▸ **EXERCISE GOAL**
Can you render the records below as a Markdown table with the columns Row and Record line, numbering each row and leaving out blank lines? Begin at the line that contains "How far is (x=484, y=328)" and stop after the last line of the records.

──────── DATASET ENTRIES

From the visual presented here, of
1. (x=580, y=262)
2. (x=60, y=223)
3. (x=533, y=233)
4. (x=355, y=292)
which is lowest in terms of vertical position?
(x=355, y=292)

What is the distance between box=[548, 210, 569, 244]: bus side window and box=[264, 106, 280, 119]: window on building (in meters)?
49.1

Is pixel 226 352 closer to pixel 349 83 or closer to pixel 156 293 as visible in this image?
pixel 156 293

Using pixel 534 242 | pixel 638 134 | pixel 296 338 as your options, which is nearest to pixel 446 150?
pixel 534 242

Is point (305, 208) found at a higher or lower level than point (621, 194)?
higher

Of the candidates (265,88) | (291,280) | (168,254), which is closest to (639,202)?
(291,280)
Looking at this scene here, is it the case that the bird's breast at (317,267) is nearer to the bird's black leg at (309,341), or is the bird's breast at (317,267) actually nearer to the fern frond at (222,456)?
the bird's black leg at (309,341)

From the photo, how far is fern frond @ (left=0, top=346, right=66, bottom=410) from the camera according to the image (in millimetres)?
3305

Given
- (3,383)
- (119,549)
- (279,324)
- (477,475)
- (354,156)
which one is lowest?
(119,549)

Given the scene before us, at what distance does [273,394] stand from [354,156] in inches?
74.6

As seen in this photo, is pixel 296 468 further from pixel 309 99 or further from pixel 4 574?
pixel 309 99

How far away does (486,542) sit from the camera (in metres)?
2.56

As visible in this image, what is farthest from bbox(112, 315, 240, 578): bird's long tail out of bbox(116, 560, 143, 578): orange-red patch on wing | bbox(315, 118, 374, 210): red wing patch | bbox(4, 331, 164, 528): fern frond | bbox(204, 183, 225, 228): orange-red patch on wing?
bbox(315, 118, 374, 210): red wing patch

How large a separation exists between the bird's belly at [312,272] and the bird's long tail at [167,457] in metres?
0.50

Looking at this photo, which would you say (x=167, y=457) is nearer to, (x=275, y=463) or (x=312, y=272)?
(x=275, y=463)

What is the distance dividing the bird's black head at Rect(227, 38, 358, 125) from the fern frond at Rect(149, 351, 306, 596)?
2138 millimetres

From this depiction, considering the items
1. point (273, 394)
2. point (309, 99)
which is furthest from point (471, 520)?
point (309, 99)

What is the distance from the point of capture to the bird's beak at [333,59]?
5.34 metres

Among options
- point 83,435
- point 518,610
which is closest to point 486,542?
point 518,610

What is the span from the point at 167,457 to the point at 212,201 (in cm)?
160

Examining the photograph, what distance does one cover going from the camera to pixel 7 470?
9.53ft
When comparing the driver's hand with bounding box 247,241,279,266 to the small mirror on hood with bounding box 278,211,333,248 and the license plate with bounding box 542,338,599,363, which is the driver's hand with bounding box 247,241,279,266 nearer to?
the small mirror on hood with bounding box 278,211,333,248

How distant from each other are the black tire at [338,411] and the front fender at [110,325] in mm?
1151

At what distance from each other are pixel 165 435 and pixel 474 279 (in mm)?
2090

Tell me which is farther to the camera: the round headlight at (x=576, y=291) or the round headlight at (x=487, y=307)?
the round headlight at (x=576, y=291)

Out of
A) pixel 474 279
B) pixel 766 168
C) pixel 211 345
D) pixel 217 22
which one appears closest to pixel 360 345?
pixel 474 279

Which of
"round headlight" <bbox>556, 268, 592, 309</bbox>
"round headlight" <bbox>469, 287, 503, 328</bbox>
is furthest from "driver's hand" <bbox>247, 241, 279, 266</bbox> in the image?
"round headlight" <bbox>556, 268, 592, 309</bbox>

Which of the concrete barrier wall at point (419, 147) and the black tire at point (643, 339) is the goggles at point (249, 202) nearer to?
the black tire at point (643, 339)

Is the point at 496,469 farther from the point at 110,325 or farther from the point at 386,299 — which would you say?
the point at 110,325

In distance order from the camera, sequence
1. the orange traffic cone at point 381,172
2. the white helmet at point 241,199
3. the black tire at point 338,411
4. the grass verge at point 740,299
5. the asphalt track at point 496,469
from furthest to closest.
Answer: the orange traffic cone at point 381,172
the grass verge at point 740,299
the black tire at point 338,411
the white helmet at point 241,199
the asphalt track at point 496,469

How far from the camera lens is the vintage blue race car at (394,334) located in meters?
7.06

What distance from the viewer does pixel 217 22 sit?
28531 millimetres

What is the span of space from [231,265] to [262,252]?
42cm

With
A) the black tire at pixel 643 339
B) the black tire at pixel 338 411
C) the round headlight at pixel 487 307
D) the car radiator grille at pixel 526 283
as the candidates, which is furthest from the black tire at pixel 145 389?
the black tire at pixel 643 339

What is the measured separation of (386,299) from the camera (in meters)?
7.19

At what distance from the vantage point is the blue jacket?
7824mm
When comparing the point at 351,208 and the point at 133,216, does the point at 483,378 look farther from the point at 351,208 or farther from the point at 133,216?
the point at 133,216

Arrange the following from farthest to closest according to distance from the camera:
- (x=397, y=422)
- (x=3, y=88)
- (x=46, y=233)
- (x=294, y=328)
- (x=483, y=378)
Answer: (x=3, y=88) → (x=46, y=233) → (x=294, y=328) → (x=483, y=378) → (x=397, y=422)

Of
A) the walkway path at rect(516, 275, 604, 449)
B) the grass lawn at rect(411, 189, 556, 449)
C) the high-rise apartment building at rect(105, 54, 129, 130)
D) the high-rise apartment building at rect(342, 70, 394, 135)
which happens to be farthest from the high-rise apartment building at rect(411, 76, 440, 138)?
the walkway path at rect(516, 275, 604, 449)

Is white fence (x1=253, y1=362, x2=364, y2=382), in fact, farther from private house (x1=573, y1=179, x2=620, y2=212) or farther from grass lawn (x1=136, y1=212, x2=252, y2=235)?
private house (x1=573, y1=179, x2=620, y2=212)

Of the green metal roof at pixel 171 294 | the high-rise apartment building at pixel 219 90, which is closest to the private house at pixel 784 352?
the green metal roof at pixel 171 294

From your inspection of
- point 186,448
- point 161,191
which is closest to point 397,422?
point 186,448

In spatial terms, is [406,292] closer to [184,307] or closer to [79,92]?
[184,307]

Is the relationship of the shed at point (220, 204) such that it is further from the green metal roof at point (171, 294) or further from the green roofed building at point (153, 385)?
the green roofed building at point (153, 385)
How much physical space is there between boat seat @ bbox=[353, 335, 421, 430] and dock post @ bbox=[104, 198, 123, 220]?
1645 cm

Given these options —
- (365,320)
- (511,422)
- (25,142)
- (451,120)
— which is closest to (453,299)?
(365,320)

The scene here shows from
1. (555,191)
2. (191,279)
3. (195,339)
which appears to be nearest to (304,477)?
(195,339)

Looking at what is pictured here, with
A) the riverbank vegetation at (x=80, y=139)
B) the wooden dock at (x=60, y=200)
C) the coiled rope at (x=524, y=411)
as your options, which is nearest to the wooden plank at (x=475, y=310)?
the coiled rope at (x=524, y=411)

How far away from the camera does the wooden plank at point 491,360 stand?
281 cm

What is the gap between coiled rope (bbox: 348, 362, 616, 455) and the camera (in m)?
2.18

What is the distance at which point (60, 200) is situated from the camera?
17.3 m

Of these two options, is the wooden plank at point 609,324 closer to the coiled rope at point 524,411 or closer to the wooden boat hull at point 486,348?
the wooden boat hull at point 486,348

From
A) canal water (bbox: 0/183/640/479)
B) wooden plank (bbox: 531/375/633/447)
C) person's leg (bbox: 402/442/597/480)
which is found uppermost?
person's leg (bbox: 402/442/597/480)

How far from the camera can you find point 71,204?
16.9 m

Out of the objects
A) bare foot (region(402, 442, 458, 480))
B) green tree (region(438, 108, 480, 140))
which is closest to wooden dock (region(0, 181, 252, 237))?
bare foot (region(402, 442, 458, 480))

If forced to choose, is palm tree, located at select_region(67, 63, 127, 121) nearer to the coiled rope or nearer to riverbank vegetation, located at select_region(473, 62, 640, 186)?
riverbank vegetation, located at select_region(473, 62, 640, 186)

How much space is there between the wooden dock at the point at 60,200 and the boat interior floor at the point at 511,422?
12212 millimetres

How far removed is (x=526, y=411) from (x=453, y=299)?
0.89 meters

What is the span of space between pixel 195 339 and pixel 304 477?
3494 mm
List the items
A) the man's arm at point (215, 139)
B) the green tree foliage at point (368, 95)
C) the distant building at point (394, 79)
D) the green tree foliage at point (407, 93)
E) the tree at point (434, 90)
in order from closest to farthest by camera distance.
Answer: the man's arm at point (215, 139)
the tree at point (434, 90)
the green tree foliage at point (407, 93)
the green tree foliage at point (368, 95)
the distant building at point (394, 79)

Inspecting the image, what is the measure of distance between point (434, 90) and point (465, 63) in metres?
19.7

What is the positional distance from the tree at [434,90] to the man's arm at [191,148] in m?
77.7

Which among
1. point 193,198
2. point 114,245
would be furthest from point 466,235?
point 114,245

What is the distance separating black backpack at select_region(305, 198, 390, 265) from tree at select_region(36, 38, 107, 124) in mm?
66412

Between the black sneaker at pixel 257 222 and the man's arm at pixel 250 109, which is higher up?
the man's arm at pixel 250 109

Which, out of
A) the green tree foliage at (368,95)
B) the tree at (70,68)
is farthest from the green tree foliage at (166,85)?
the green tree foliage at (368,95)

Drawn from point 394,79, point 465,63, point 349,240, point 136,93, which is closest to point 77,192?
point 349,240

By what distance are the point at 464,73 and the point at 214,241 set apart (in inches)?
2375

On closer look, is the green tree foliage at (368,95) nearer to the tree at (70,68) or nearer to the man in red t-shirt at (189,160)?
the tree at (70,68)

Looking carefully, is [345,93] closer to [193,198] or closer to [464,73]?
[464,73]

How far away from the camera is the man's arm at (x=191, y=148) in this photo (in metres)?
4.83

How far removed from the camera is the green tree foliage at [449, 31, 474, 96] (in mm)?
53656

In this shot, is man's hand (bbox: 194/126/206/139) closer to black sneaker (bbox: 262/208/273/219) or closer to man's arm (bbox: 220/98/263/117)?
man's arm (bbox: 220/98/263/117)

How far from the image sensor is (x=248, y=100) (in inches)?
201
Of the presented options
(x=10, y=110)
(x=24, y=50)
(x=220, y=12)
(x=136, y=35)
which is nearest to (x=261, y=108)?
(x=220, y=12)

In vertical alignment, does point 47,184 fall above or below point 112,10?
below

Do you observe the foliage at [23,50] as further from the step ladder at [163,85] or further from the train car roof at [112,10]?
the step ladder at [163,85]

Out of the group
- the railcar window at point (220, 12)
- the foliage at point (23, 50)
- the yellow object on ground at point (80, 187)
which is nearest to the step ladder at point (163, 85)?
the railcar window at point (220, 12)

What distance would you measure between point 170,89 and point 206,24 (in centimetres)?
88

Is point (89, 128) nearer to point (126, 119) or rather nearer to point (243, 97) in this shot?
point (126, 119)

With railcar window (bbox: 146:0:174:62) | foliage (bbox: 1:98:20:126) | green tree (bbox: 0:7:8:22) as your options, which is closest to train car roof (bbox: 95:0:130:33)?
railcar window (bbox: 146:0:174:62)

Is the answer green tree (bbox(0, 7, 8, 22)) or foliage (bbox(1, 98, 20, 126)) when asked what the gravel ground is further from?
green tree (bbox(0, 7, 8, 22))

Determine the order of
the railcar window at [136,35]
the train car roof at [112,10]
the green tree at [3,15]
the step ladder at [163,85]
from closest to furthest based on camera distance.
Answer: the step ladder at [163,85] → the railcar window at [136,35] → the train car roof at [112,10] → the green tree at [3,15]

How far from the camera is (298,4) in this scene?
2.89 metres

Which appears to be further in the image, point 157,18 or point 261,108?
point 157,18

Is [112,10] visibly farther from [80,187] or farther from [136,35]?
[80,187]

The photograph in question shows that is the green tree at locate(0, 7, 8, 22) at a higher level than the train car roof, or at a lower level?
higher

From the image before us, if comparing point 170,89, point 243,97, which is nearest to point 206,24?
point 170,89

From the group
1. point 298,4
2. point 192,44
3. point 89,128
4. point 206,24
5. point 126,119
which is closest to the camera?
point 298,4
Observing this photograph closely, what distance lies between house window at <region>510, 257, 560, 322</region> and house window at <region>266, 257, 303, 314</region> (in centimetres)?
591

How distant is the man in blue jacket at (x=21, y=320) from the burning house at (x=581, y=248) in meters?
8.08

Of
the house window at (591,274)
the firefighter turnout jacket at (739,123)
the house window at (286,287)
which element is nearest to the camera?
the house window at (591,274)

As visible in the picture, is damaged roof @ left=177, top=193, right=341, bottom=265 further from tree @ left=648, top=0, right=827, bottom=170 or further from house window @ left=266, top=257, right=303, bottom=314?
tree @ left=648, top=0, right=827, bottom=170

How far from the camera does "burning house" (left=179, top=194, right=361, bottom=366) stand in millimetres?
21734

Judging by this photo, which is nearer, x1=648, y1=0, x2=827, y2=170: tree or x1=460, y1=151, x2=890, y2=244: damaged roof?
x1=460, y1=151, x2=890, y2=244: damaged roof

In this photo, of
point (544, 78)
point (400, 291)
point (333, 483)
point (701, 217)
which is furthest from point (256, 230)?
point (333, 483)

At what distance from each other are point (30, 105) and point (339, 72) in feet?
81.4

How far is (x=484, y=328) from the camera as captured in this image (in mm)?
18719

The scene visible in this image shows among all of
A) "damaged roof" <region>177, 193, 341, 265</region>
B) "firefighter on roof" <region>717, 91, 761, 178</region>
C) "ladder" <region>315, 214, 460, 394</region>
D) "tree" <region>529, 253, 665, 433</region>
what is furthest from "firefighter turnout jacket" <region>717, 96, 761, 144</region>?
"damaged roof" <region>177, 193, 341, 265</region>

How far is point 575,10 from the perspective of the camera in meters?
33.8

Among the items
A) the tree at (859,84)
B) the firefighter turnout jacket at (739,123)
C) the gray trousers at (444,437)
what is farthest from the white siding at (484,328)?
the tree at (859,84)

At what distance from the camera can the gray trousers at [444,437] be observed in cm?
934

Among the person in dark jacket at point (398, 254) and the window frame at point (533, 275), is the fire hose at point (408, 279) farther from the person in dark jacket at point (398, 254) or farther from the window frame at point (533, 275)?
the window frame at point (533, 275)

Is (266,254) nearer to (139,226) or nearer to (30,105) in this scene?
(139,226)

────────────────

▸ **OUTPUT OF THE EXERCISE**
| Row | Record line |
|---|---|
| 1 | How far is (x=484, y=328) from the camera as captured in this image (in mm)? |
| 2 | 18719 |
| 3 | The scene visible in this image shows among all of |
| 4 | A) "damaged roof" <region>177, 193, 341, 265</region> |
| 5 | B) "firefighter on roof" <region>717, 91, 761, 178</region> |
| 6 | C) "ladder" <region>315, 214, 460, 394</region> |
| 7 | D) "tree" <region>529, 253, 665, 433</region> |
| 8 | what is furthest from "firefighter turnout jacket" <region>717, 96, 761, 144</region>? |
| 9 | "damaged roof" <region>177, 193, 341, 265</region> |
| 10 | How far is point 575,10 from the perspective of the camera in meters? |
| 11 | 33.8 |
| 12 | Among the items |
| 13 | A) the tree at (859,84) |
| 14 | B) the firefighter turnout jacket at (739,123) |
| 15 | C) the gray trousers at (444,437) |
| 16 | what is farthest from the white siding at (484,328)? |
| 17 | the tree at (859,84) |
| 18 | At what distance from the camera can the gray trousers at [444,437] be observed in cm? |
| 19 | 934 |
| 20 | Among the person in dark jacket at point (398, 254) and the window frame at point (533, 275), is the fire hose at point (408, 279) farther from the person in dark jacket at point (398, 254) or farther from the window frame at point (533, 275)? |
| 21 | the window frame at point (533, 275) |
| 22 | Is (266,254) nearer to (139,226) or nearer to (30,105) in this scene? |
| 23 | (139,226) |